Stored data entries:
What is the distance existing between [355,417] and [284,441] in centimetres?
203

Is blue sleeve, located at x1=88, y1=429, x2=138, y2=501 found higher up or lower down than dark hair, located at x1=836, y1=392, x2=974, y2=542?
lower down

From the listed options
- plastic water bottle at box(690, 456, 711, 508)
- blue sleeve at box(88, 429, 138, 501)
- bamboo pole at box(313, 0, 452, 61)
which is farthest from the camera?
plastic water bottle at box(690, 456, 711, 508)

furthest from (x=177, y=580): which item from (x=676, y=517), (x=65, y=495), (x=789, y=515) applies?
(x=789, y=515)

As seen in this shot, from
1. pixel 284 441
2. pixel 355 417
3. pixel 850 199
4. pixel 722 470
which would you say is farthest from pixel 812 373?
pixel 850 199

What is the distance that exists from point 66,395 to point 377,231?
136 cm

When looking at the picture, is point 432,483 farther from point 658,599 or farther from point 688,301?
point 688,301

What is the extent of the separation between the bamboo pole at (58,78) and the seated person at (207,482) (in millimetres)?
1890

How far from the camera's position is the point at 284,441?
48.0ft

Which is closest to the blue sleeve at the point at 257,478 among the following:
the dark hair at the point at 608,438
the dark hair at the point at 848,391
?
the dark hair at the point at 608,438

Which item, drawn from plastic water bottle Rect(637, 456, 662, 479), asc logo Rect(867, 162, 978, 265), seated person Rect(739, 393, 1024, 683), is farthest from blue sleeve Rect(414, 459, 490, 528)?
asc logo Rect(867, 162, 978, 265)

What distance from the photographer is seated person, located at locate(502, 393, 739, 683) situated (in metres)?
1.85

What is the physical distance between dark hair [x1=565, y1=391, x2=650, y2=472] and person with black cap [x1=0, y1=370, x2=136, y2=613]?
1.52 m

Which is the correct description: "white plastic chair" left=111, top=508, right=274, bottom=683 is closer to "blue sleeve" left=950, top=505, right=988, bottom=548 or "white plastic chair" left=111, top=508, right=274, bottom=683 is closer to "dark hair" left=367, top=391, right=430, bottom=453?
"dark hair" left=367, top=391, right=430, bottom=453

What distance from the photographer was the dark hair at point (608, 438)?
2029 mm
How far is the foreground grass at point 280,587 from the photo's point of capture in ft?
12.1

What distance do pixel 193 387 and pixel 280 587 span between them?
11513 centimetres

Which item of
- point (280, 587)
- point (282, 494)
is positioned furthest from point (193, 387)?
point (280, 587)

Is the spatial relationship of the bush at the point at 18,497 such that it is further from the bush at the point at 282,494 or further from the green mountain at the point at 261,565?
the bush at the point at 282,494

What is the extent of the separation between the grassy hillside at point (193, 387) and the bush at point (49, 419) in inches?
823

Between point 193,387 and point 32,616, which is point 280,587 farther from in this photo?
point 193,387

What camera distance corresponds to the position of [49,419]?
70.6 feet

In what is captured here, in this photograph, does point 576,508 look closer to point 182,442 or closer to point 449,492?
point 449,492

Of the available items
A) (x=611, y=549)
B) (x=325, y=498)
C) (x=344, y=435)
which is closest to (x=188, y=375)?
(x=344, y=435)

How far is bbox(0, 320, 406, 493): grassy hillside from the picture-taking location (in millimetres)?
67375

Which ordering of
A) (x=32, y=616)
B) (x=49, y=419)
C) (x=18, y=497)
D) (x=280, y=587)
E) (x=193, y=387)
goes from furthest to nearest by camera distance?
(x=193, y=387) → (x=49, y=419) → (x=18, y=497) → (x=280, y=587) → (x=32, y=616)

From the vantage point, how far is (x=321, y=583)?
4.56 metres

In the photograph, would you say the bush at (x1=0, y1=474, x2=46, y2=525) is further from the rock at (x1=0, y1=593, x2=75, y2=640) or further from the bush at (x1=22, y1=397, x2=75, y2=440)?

TASK PROMPT:
Copy out every one of the entries above verbatim, changing nothing.

WRITTEN RESPONSE:
What is the distance existing between [355,417] and [284,441] in centimetres?
203

Is blue sleeve, located at x1=88, y1=429, x2=138, y2=501 found higher up or lower down than dark hair, located at x1=836, y1=392, x2=974, y2=542?
lower down

From the listed options
- plastic water bottle at box(690, 456, 711, 508)
- blue sleeve at box(88, 429, 138, 501)
- bamboo pole at box(313, 0, 452, 61)
which is farthest from the camera?
plastic water bottle at box(690, 456, 711, 508)

furthest from (x=177, y=580): which item from (x=676, y=517), (x=65, y=495), (x=789, y=515) applies?
(x=789, y=515)

As seen in this shot, from
1. pixel 284 441
2. pixel 355 417
3. pixel 850 199
4. pixel 722 470
which would you say is farthest from pixel 812 373?
pixel 850 199

What is the distance that exists from point 66,395 to point 377,231?
136 cm

When looking at the picture, is point 432,483 farther from point 658,599 or farther from point 688,301?
point 688,301

What is the extent of the separation between the bamboo pole at (58,78) and the seated person at (207,482) (in millimetres)?
1890

How far from the camera's position is the point at 284,441?
48.0ft

Which is closest to the blue sleeve at the point at 257,478 among the following:
the dark hair at the point at 608,438
the dark hair at the point at 848,391
?
the dark hair at the point at 608,438

Which item, drawn from plastic water bottle Rect(637, 456, 662, 479), asc logo Rect(867, 162, 978, 265), seated person Rect(739, 393, 1024, 683), is farthest from blue sleeve Rect(414, 459, 490, 528)?
asc logo Rect(867, 162, 978, 265)

What distance from the photographer is seated person, located at locate(502, 393, 739, 683) situated (in metres)?
1.85

What is the physical distance between dark hair [x1=565, y1=391, x2=650, y2=472] and person with black cap [x1=0, y1=370, x2=136, y2=613]?
1.52 m

Which is the correct description: "white plastic chair" left=111, top=508, right=274, bottom=683 is closer to "blue sleeve" left=950, top=505, right=988, bottom=548 or "white plastic chair" left=111, top=508, right=274, bottom=683 is closer to "dark hair" left=367, top=391, right=430, bottom=453?
"dark hair" left=367, top=391, right=430, bottom=453

What distance from the photographer was the dark hair at point (608, 438)?
2029 mm
How far is the foreground grass at point 280,587 from the photo's point of capture in ft?
12.1

What distance do pixel 193 387 and pixel 280 587 span between them?
11513 centimetres

Which item of
- point (280, 587)
- point (282, 494)
is positioned furthest from point (193, 387)?
point (280, 587)

Is the spatial relationship of the bush at the point at 18,497 such that it is further from the bush at the point at 282,494 or further from the green mountain at the point at 261,565?
the bush at the point at 282,494

What is the extent of the separation between the grassy hillside at point (193, 387) and the bush at point (49, 419) in inches?
823

Between point 193,387 and point 32,616, which is point 280,587 farther from in this photo?
point 193,387

What camera distance corresponds to the position of [49,419]?
70.6 feet

In what is captured here, in this photograph, does point 576,508 look closer to point 182,442 or closer to point 449,492?
point 449,492

Of the available items
A) (x=611, y=549)
B) (x=325, y=498)
C) (x=344, y=435)
which is closest to (x=188, y=375)?
(x=344, y=435)

How far is bbox(0, 320, 406, 493): grassy hillside from the picture-taking location (in millimetres)?
67375

Which ordering of
A) (x=32, y=616)
B) (x=49, y=419)
C) (x=18, y=497)
D) (x=280, y=587)
E) (x=193, y=387)
goes from furthest to nearest by camera distance?
(x=193, y=387) → (x=49, y=419) → (x=18, y=497) → (x=280, y=587) → (x=32, y=616)

From the vantage point, how far is (x=321, y=583)?
4.56 metres

In the photograph, would you say the bush at (x1=0, y1=474, x2=46, y2=525) is further from the rock at (x1=0, y1=593, x2=75, y2=640) or further from the bush at (x1=22, y1=397, x2=75, y2=440)?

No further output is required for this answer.